I really enjoy facing the various challenges that come my way. Sometimes they are new business opportunities, sometimes they are new and better ways to do business.
But no matter what they are, they always come with the risk of failure. I have come to see that failure is not a bad thing. If you have never failed, then you have never reached for or known greatness.
Many years ago, when I was working in a central laundry in Milwaukee, it became obvious that we needed to find a faster, better way to fold thermal and bath blankets. I needed a high-volume folding system to keep up with demand.
I asked every allied tradesman who walked through my door about blanket folders they may have seen. Their input was invaluable, and I quickly narrowed my search to several systems. My research team and I traveled to look at the equipment and ultimately decided that none of the pieces were truly high-volume.
We asked the Chicago Dryer Co. about the possibility of marrying its recently introduced Edge feeder with a Skyline folder to create a high-volume blanket-folding system. The company was unsure if the Edge could handle the weight of the blankets but agreed to modify a feeder so we could test it at the factory. My research team was skeptical about this new piece of equipment, and we focused on its design and specifications.
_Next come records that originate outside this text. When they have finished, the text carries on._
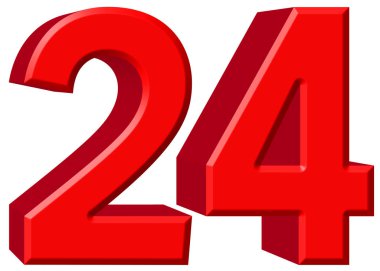 Beyaz arka plan üzerinde 3d render izole rakamı 24, yirmi dört,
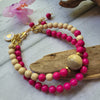 FUCHSIA FOSSIL STONE & WHITE WOOD DOUBLE STRAND BRACELET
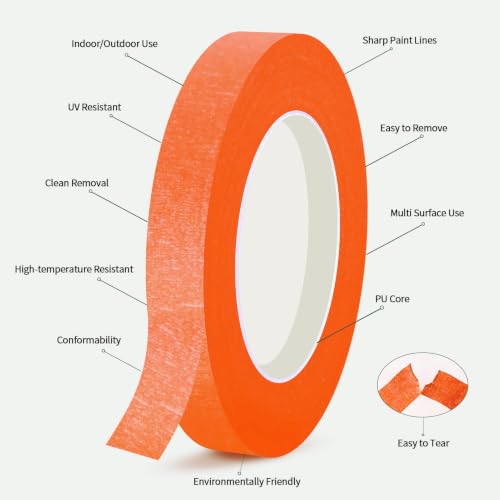 6 Rolls Pinstripe Masking Tape 1/16", 1/8", 1/4", 3/8",1/2", 3/4" - color: Orange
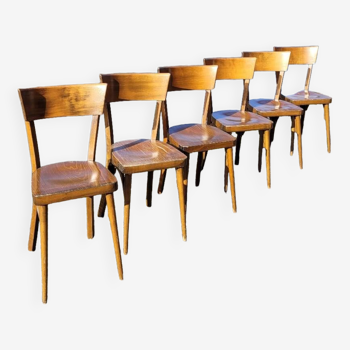 Série de 6 chaises de bistrot restaurant ancienne vintage- 1950s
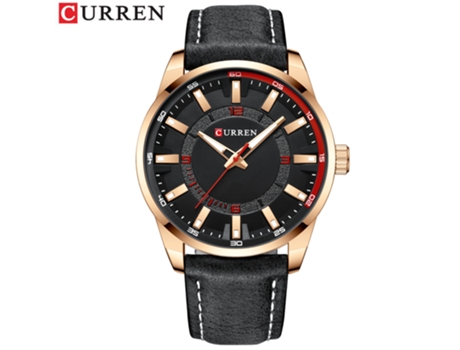 Relojes para hombre, reloj con correa de cuero para hombre, relojes de pulsera de negocios resistentes al agua para hombre, carcasa rosa, negro LUU...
The factory trial went well, and we were convinced that the Edge feeder could handle our blankets and give us the production numbers we needed. Chicago assured us that modifying the Edge was the hard part and that adapting the Skyline folder to handle blankets would not be a problem. We were confident that we had found something that would address our needs, so we purchased the system.
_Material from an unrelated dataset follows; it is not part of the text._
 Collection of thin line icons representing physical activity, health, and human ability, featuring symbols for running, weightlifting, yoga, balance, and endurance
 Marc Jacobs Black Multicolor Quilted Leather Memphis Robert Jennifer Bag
Shortly after installation, we began having trouble with the Skyline folder. Everyone had been so focused on the feeder that we had ignored the folder. Chicago Dryer Co. rose to the occasion and diligently worked with us over the next 12 months until we had perfected the folder. I do not know how many of these blanket-folding systems Chicago went on to sell, but this high-volume system first installed in Milwaukee has become the dominant system in today’s market.
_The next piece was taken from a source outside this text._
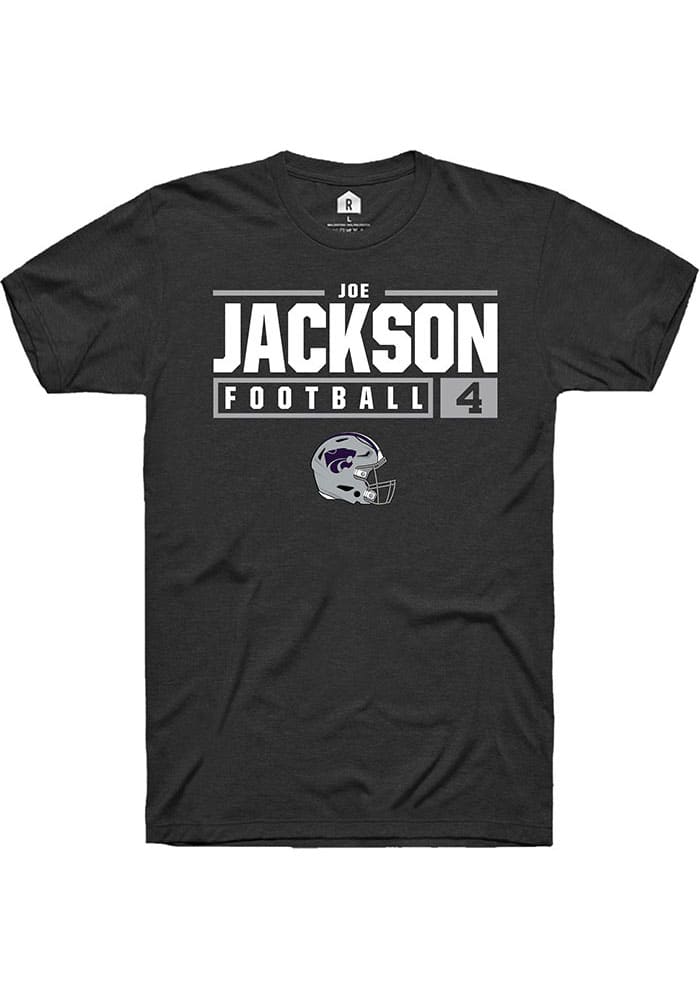 Joe Jackson K-State Wildcats Black Rally NIL Stacked Box Short Sleeve T Shirt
I have been blessed to work in an industry with so much talent and energy. When faced with a unique problem, help is never more than a phone call away.
During the years that I spent consulting to the laundry industry, my partner, Bill Webb, often said he didn’t know all the answers to every problem, but he did have the most intelligent phone book around. He recognized the value of working with people from various sides of the industry to solve problems. This is especially true when a problem may require numerous disciplines to find the best solution.
So, what does one need to take advantage of the knowledge that is out there? You have to be willing to truly share your needs with your vendors.
During World War II, the U.S. Navy famously warned its service members that “Loose lips sink ships.” That spirit of not wanting the competition to know what they are up to often keeps laundry managers from taking full advantage of the vendor support that is available to them.
There are no trade secrets that make one company grow while another maintains its volume. The difference between laundries is management’s desire to use knowledge and apply it to their operation. Failing to work with your knowledgeable vendors as business partners puts you and your laundry at a competitive disadvantage to laundries that embrace this resource.